How to complete this task:
Examine each line of the data, and copy the ones containing "healthy".

[Dataset entries]

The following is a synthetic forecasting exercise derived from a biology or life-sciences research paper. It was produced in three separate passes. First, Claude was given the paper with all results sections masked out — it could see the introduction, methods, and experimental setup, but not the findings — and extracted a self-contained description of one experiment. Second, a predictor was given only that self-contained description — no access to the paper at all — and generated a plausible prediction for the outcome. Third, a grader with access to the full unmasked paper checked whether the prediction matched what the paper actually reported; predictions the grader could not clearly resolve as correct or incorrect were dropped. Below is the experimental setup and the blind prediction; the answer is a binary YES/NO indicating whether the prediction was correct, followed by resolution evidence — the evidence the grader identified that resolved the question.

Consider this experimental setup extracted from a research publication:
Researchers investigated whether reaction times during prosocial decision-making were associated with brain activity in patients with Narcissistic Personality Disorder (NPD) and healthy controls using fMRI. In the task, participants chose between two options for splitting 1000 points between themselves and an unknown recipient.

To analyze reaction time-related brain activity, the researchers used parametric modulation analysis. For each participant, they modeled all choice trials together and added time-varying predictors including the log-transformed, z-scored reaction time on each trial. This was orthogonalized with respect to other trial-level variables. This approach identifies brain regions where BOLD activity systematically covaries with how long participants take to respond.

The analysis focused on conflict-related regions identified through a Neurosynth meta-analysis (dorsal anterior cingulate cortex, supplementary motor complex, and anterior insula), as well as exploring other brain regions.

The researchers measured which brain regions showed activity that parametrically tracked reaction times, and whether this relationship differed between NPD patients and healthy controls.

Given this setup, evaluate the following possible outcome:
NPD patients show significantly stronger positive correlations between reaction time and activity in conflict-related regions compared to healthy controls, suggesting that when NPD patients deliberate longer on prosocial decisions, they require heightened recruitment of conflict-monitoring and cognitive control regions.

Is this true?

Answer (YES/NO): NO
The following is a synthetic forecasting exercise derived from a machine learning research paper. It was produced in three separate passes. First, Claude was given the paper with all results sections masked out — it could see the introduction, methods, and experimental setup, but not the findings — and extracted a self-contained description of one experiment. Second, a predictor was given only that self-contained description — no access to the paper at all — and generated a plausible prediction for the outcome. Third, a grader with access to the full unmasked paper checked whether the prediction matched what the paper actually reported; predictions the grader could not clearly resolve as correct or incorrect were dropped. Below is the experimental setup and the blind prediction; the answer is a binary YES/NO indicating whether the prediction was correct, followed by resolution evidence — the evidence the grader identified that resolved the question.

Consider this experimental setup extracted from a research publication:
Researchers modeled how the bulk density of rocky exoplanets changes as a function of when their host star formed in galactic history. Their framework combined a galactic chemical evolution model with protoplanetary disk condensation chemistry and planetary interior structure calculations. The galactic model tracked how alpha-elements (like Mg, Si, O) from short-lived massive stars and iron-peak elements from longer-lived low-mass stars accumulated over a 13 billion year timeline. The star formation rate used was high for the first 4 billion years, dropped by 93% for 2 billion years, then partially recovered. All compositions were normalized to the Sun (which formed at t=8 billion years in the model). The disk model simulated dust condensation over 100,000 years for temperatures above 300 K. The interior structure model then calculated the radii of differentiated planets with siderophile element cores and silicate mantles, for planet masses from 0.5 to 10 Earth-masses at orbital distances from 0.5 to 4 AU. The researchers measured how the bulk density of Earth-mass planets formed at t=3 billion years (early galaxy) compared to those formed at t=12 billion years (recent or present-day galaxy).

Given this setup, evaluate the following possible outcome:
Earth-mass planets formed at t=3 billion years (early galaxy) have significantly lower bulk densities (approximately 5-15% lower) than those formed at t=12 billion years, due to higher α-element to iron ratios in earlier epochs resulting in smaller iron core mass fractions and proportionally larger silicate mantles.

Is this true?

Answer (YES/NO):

--

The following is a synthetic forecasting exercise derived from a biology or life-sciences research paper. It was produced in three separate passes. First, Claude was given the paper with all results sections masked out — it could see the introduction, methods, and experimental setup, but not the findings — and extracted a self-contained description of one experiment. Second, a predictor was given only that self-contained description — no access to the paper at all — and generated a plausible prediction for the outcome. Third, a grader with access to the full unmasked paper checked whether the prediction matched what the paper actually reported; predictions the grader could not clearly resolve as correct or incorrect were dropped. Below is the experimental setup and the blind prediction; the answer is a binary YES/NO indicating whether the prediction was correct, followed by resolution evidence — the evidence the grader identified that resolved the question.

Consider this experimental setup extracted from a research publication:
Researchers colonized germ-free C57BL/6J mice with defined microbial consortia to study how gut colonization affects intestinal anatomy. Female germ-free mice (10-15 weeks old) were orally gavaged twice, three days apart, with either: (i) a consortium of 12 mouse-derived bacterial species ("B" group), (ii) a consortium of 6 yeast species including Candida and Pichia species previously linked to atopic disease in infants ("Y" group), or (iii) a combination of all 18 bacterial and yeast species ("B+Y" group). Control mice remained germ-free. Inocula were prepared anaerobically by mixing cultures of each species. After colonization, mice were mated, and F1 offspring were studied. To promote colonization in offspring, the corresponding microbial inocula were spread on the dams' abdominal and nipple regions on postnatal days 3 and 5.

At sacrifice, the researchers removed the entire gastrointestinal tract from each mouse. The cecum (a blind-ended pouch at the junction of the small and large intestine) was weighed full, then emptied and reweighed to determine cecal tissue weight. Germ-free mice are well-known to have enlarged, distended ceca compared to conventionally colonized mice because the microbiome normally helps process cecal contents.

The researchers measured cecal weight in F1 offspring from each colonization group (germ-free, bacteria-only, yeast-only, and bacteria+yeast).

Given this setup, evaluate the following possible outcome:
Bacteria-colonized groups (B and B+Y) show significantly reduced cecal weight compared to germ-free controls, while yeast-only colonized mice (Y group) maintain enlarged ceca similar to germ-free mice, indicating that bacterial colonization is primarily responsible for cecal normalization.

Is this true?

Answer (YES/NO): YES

Expected answer:
Researchers investigated whether reaction times during prosocial decision-making were associated with brain activity in patients with Narcissistic Personality Disorder (NPD) and healthy controls using fMRI. In the task, participants chose between two options for splitting 1000 points between themselves and an unknown recipient.
The researchers measured which brain regions showed activity that parametrically tracked reaction times, and whether this relationship differed between NPD patients and healthy controls.
NPD patients show significantly stronger positive correlations between reaction time and activity in conflict-related regions compared to healthy controls, suggesting that when NPD patients deliberate longer on prosocial decisions, they require heightened recruitment of conflict-monitoring and cognitive control regions.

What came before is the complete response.